Passage ▸
*** Block opens ***

Case Name: NEW YORK LIVE POULTRY TRUCKING COMPANY, PROSECUTOR, v. LOUIS SCHWARTZ, DEFENDANT
Court: New Jersey Supreme Court
Jurisdiction: New Jersey
Decision Date: 1927-01-25
Citations: 5 N.J. Misc. 178
Docket Number: 
Parties: NEW YORK LIVE POULTRY TRUCKING COMPANY, PROSECUTOR, v. LOUIS SCHWARTZ, DEFENDANT.
Judges: 
Reporter: New Jersey Miscellaneous Reports
Volume: 5
Pages: 178–179

Head Matter:
NEW YORK LIVE POULTRY TRUCKING COMPANY, PROSECUTOR, v. LOUIS SCHWARTZ, DEFENDANT.
Argued October 5, 1926
Decided January 25, 1927.
Before Justices Parker, Black and Campbell.
For the prosecutor, Franlc C. Turner.
For the defendant, Kent & Kent.

Opinion:
Per Curiam.
The commissioner awarded for temporary disability, but refused to award for permanent disability. On appeal to the Common Pleas, that court, acting under the amendment of 1921 to paragraph 19 of the act (see Pamph. L. 1921, at pp. 734, 735), considered the evidence taken before the commissioner, reweighed it, concluded that permanent disability had been shown, and made award accordingly. The matter is now before us on certiorari.

*** Block closes ***

Entries provided ▸
*** Block opens ***

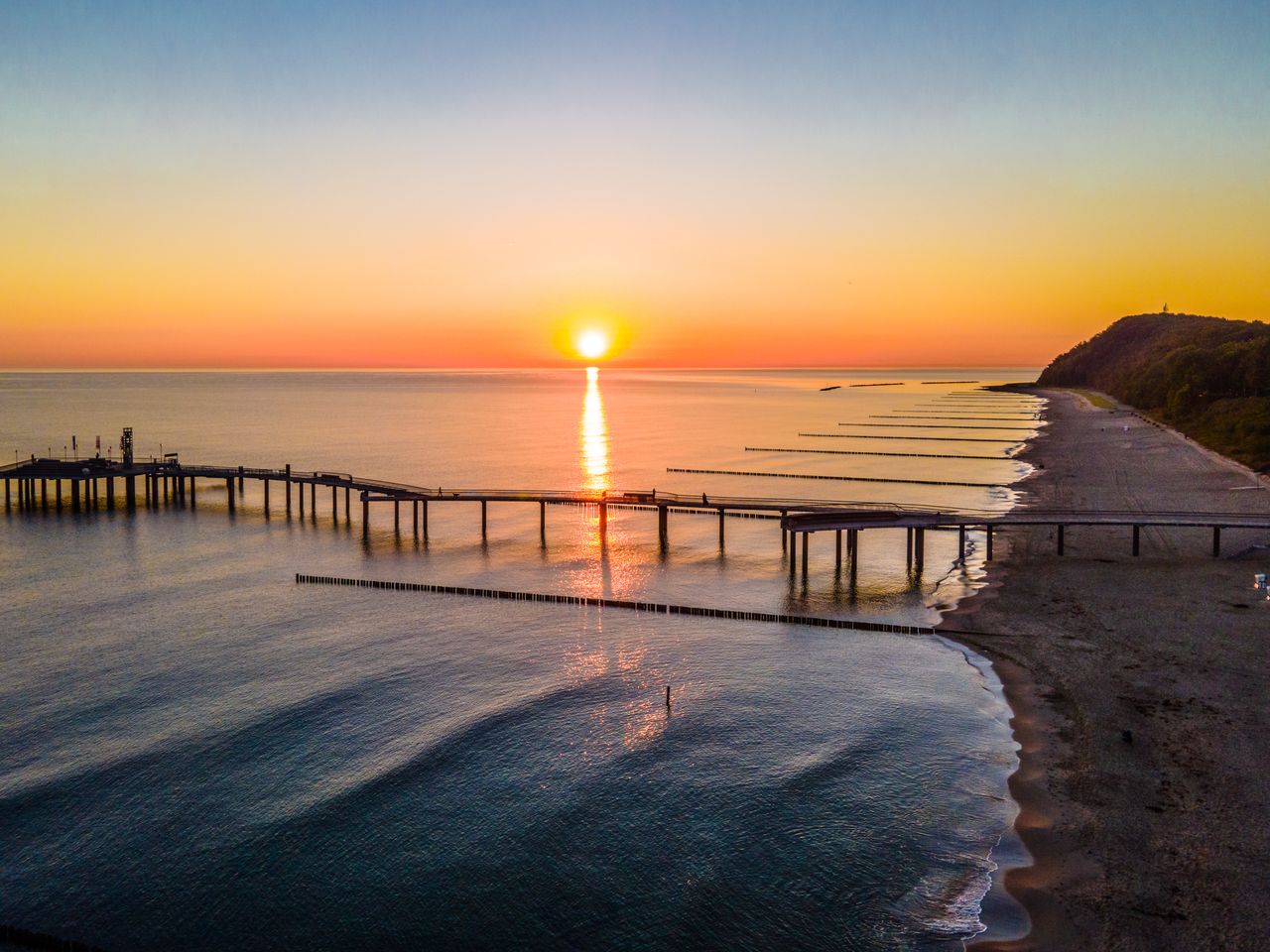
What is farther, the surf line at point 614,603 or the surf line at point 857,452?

*** Block closes ***
*** Block opens ***

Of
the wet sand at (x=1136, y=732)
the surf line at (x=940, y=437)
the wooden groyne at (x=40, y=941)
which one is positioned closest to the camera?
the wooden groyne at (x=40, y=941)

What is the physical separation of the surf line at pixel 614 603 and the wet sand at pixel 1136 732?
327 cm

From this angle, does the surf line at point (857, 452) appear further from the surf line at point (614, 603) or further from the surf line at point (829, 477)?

*** Block closes ***

Activity list ▸
1. In the poultry trucking case, what did the commissioner refuse to award?
2. Write the next part of the poultry trucking case opinion, picking up after its final sentence.
The entries come from a different source than the poultry trucking case.

Answers for each item ▸
1. The commissioner refused to award for permanent disability.

2.
Two points are made — the first is that the Pleas had no jurisdiction to reverse the findings of fact of the commissioner, based on the same evidence. But we think it was the very object of the amendment of 1921 to give the Pleas jurisdiction to review the findings of fact on a written transcript of the testimony, and determine the merits of the controversy. Jayson v. Pennsylvania Railroad Co., 3 N. J. Adv. R. 199; Charlock v. Kellogg Co., 4 N. J. Mis. R. 260.
The other point is that, assuming the jurisdiction of the pleas to reverse the finding of fact, there was no evidence to support such reversal. It is doubtless true that the petitioner was suffering from venereal disease and its resultants, but on the evidence the court below was entitled to find that the disease was more or less dormant until wakened by the accident; which in such case may be said to have caused the injury in a legal sense. Atchison v. Colgate & Co., 3 N. J. Mis. R. 451; Lundy v. George Brown & Co., 93 N. J. L. 107, 110; Winter v. Atkinson Frizzells Co., 88 Id. 401; Voorhees v. Smith Schoonmaker Co., 86 Id. 501.
The judgment of the Common Pleas will be affirmed.